Posted January. 06, 2004 22:57,   


The movie Silmido, directed by Kang Woo-seok, drew 3.7 million people in just two weeks, the highest short term attendance record for Korean movies. Although it drew the people’s attention from the start because of a staggering 8.2 billion won production cost, it is still amazing that the movie is competing with the Hollywood blockbuster, The Lord of the Rings. I was somewhat embarrassed by the figure because I told Director Kang, to whom I am close, that movie-goers might not want to see the events which happened during the Cold War.

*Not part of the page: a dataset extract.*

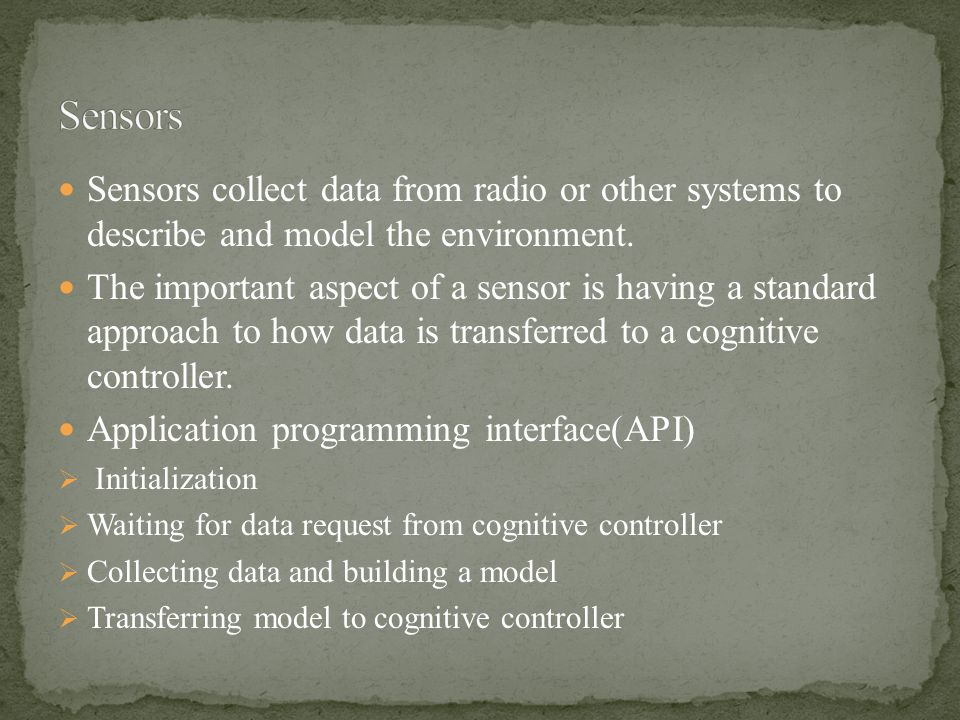The cognitive engine concepts were introduced and its implementation was shown.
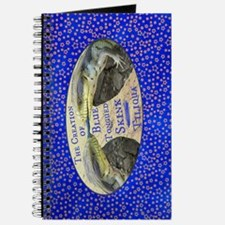 The Creation of Blue Tongued Skink Journal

What is surprising about the movie is that many in their 40s and 50s, who usually do not go to the movies, saw Silmido, with young women coming out of the theater wiping away their tears. This is the power of production which made touching scenes such as the fellowship of the soldiers who had to overcome hard training and the last scene in which all the soldiers bombed themselves. “Compensation for them is necessary because the government discarded them,” a college woman excitedly said. A 9th grader asked whether it really happened in the 1970s.

Silmido is based on the true story of Air Force 684 unit, which was formed to assassinate Kim Il-sung in revenge for the North’s soldiers who came to South Korea to assassinate the president and Cheong Wa Dae officials in 1968. The 31 South Korean soldiers who were recruited after having failed in their lives or having been sentenced to death were trained to be the killing machines on an island named Silmido. However, they were discarded after three years as the situation on the Korean peninsula changed. The 24 soldiers who survived deadly training killed their trainers on August, 23, 1971. They stole a bus and headed for Cheong Wa Dae to complain about their unfair treatment. However, they lost their lives in Seoul on the way to the presidential office. Being a junior high school student at that time, I saw the scene on my way home, but there was no way to know the truth. The soldiers, once dismissed to be North Korean spies, were revealed to the world in April 1993 when a weekly magazine disclosed their identity.

Director Kang expects a Korean audience of 10 million and also success in Japan. It will not be impossible if people remember the spirit of the soldiers who sacrificed their lives on Silmido. Korea has abundant material for a movie since Korea had to get through exceptionally difficult times. Those who were mistreated and forgotten in the history will surely be reevaluated so long as there are enlightened directors and competent actors. I commend Director Kang, the actors, and all the staff members for their hard work and pray for the souls of the 684 unit soldiers.